Livingston lad wins big with Israeli baseball team
search

Livingston lad wins big with Israeli baseball team

Lipsey, first row, second from right, and his teammates were on the first team from Israel to win the championship of the Tuscany Series.
Lipsey, first row, second from right, and his teammates were on the first team from Israel to win the championship of the Tuscany Series.

The Little League World Series ended on Sunday with the group from Huntington Beach, Calif., beating their counterparts from Hamamatsu City, Japan, 2-1, for the championship. Teams from around the world participated in the annual spectacle in Williamsport, Pa., but Israel was not among them, since they would have been required to play on Saturdays.

That’s not to say that there’s no youth baseball program in the Holy Land. In fact, the Israeli national 14-and-under team won a championship of their own when they took top honors last month in the Tuscany Series, a European tournament held in Arezzo, Italy.

The second baseman on that team was Josh Lipsey, 12, who usually lives in Livingston with his parents, Bill and Amy. However, the family spent a year living in Israel, which gave Josh this unique opportunity.

Josh, who played Little League in New Jersey before he became age-ineligible, joined the local Israeli Little League in the town of Ra’anana there on the suggestion of a friend. He later tried out for the national team and won the second base role.

There was one other American on the team; the rest were from families who had made aliya. And while most of the other players spoke Hebrew as their daily language, they were all fluent in English; the coaches, however, spoke to them in Hebrew as well.

As a veteran of six years of American Little League, Josh was able to offer an expert assessment of the quality of youth baseball in Israel.

“The team I played on was about the same” level of ability as others he has been a member of, but overall, Little League in America is “a lot better” than in Israel, he said in a phone conversation from Livingston, where the family’s been since their return a few weeks ago. “There were two fields that were almost professional grade, and the other ones needed a lot of care.”

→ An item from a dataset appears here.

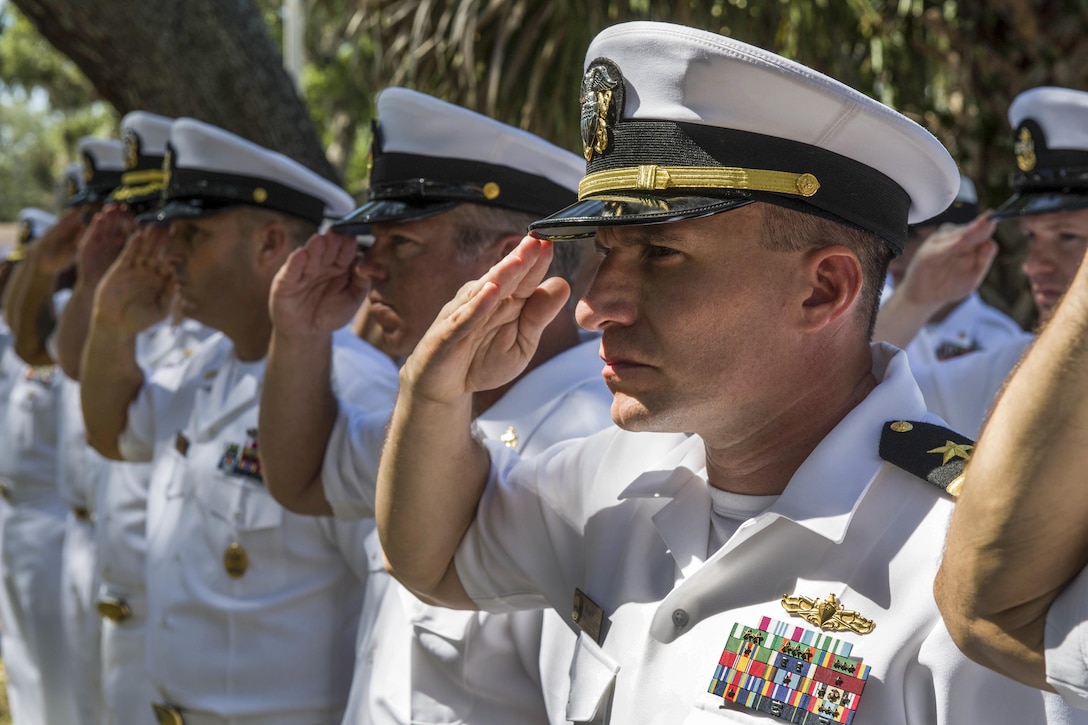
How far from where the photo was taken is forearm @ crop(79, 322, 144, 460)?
443cm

Spending the year in Ra’anana “was just a decision that my wife and I made as an experience that we felt was important and could benefit everyone,” said Bill Lipsey, who is a former president of Congregation Agudath Israel of West Essex in Caldwell. He coached in Livingston, but was just a fan in Israel, which he said had yet to be infected by “Little League parent syndrome.”

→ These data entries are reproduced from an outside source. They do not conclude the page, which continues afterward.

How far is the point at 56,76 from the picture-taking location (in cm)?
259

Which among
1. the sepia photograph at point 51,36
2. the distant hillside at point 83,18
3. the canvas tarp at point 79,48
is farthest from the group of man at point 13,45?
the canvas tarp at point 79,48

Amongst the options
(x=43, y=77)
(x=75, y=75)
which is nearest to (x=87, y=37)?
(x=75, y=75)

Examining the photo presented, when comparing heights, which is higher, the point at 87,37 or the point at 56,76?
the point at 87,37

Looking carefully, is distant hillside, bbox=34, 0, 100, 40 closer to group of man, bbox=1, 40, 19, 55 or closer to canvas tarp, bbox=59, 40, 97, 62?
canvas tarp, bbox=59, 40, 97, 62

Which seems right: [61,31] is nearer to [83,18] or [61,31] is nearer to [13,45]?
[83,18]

“It’s a little more laid back,” he said. “Baseball is relatively a new sport in Israel although because there’s so many American olim, baseball has become bigger.”

More than 30 teams are scattered throughout the country. Lipsey attributed the interest in renewed attempts to build a professional presence in Israel; the first attempt failed after a single season in 2007.

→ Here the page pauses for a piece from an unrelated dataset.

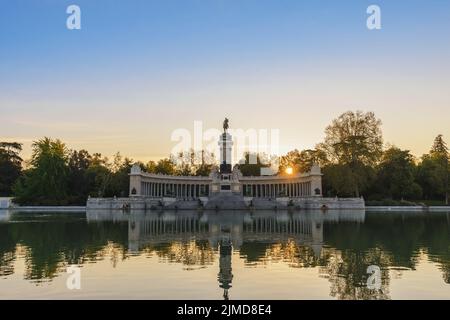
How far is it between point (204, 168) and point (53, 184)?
118ft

“The parents are excited and proud of their children,” said Lipsey, “the same way American parents are.”

The Israeli national team participated in the Arezzo tournament — held July 27-Aug. 1 —with five other teams representing Czech Republic, Germany, France, and two squads from Italy. Josh and his teammates won four of their five games in the preliminary round to move on to the finals, which they won in come-from-behind fashion, scoring five times in the final inning for a 6-3 victory and the championship.

This marked the first time a team from Israel won the tournament.

“It was a great honor to be on the Israeli national team,” Josh said.